$\newcommand{\Bilinear}{\operatorname{Bilinear}}$ Let $V$ be a finite-dimensional vector space over the field $\mathbb{F}$, and let $V^*$ denote its dual. Denote by $\mathscr{L}(V,V^*)$ by the space of all linear transformations from $V$ to $V^*$. I define a bilinear form to be a bilinear function $V \times V \to \mathbb{F}$. A bilinear form $\beta$ is said to be non-degenerate if for any $x\in V$, $\beta(x, \cdot) \equiv 0 \implies x =0$.
1. Are the spaces $\Bilinear(V\times V, \mathbb{F})$ and $\mathscr{L}(V,V^*)$ linearly isomorphic? In other words, does every bilinear form uniquely determine a homomorphism $V \to V^*$, and vice versa, in such a manner that respects the linear structure of both spaces?

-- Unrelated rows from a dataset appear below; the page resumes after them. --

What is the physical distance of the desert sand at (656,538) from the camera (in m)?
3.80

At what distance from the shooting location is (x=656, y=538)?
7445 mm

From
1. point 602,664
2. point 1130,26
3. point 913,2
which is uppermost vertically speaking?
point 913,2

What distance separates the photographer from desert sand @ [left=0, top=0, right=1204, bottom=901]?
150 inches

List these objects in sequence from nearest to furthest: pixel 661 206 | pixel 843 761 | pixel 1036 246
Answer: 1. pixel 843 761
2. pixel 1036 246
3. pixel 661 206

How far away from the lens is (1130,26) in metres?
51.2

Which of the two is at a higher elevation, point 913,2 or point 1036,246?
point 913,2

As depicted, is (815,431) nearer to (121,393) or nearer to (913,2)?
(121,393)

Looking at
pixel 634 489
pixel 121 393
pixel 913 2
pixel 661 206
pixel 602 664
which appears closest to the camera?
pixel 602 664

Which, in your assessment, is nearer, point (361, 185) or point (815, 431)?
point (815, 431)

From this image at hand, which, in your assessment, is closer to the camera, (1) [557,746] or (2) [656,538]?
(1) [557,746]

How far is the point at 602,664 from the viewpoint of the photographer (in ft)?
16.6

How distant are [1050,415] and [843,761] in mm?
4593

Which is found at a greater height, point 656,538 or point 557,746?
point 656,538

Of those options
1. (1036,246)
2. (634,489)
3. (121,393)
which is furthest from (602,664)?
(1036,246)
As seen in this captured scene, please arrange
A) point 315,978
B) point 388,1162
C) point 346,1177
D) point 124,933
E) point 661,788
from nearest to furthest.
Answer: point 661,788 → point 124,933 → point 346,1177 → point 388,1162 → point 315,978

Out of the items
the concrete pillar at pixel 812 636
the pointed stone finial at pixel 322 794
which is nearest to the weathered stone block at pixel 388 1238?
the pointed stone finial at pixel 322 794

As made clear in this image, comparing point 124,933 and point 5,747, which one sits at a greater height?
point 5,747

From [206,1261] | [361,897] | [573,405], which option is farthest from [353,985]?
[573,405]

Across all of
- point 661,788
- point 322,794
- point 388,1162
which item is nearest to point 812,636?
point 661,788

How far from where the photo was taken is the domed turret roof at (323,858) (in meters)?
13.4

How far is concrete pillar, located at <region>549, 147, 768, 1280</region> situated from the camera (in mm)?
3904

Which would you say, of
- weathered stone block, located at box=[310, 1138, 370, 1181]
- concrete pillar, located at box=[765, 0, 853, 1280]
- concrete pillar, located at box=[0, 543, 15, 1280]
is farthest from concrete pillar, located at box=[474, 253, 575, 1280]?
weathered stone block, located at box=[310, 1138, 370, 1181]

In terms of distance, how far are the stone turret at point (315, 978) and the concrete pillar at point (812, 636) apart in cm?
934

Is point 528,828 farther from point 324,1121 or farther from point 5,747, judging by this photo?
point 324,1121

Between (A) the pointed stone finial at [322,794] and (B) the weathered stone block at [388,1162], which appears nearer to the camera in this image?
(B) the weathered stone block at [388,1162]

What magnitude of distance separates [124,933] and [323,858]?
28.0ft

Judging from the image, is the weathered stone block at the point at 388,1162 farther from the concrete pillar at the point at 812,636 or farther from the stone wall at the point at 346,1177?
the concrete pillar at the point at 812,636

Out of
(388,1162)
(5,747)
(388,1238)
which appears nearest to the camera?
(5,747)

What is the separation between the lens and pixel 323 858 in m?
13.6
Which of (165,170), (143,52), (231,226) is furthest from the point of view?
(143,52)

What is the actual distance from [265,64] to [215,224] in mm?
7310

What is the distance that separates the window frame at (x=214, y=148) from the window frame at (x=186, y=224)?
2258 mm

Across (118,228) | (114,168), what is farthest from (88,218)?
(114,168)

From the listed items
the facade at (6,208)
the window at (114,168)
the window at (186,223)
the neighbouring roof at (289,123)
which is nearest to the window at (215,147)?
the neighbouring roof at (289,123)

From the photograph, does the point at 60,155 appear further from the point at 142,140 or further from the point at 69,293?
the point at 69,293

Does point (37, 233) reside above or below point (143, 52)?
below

2. Does every non-degenerate bilinear form uniquely determine an isomorphism $V \to V^*$, and does every isomorphism $V \to V^*$ uniquely determine a non-degenerate bilinear form, in such a way that respects the linear structure of both spaces?
Best Answer
Let me offer a short proof using dual bases. Let $v_1, \dots, v_n$ be some basis of $V$ and $v^1, \dots, v^n$ the associated dual basis of $V^{*}$. Define the map $\phi \colon \mathcal{L}(V,V^{*}) \rightarrow \operatorname{Bi}(V \times V, \mathbb{F})$ by $\phi(T) := g_T$ where $g_T(u,v) = T(u)(v) = \varepsilon(T(u), v)$. It is readily verified that this map is linear so it is enough to show that $\phi$ is one-to-one and onto. Since $$ T(v_i) = \sum_{i=1}^n \varepsilon(T(v_i), v_j) v^j $$
we see that the map $T$ is determined uniquely by the $n \times n$ scalars $\varepsilon(T(v_i), v_j)$ (since the matrix $(\varepsilon(T(v_i),v_j))$ is the matrix representing $T$ with respect to the bases $v_1,\dots,v_n$ of $V$ and $v^1,\dots,v^n$ of $V^{*}$). Hence, if $\phi(T) = 0$ then all the scalars $\varepsilon(T(v_i), v_j)$ are zero and $T = 0$. This shows the injectivity.
To show surjectivity, let $g$ be a bilinear form on $V$ and define a linear map $T$ by requiring that
$$ T(v_i) = \sum_{i=1}^n g(v_i, v_j)v^j $$
for all $1 \leq i \leq n$. Then a direct calculation shows that $\phi(T) = g$.